As for the impact of this report upon Youth Work it would be illuminating to hear the views of those of you closest to the turmoil of Connexions and Integrated Youth Support Services. From a distance it’s difficult to know whether this is but the latest in the long line of  ‘suggestive’ reports beloved of New Labour. The paper exercise’s completion is its raison d’etre.  It’s arguable, given the dire proclamations that public services face decade of pain , that the report will be shelved. On the other hand many of its proposals could be pressed into the service of  restructuring and cost-cutting.

Chatting about future scenarios in our house led us back to the situation in 1977 when I was a District Youth Worker with the Wigan Youth Service and Marilyn worked for the Careers Service as a Special Measures Assistant. The NEETs of the day were called YOPs. In both cases the complexity of a young person’s life is reduced to a patronising acronym. As it was the Special Measures Unit in its early days tried to negotiate individual packages for its young clients and liaised with youth workers if appropriate. All this soon collapsed as the numbers of young people needing support escalated. And, whilst as a Youth Service we maintained that our job was not about preparing young people for employment, a new workforce of YOP and later YTS instructors grew apace.

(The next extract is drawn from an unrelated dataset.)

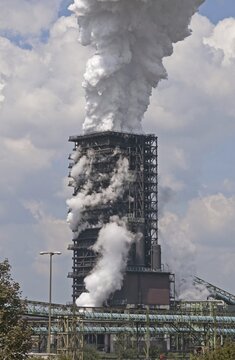Southern wet quenching tower at Schwelgern coking plant, ThyssenKrupp Steel Hamborn site, Duisburg, North Rhine-Westphalia, Germany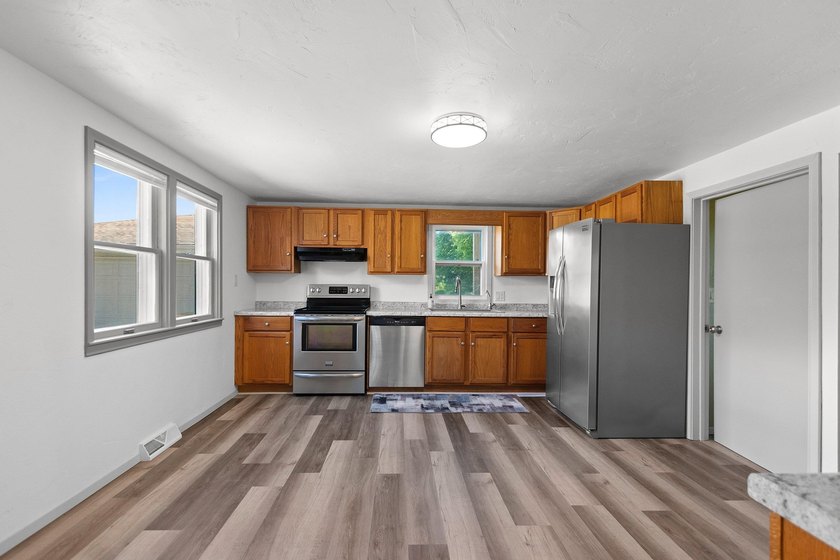 Completely remodeled interior from top to bottom, this country - photo 10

I’m uncertain whether this little cameo has anything to say about the present situation. But if a  generalist Careers Service is to be revived with the underclass of those not in Employment or Training assigned to a specialist Service, who will be the workers employed in this ‘residual ‘ Taskforce? Are they likely to be the very youth workers, who have been shifted out of universal provision into integrated and targeted services; who are familiar with the prescribed discourse of employment-oriented, accredited outcomes? Certainly the task of defending an open emancipatory and democratic youth work practice – in the service of young people rather than the market – is not going to get any easier.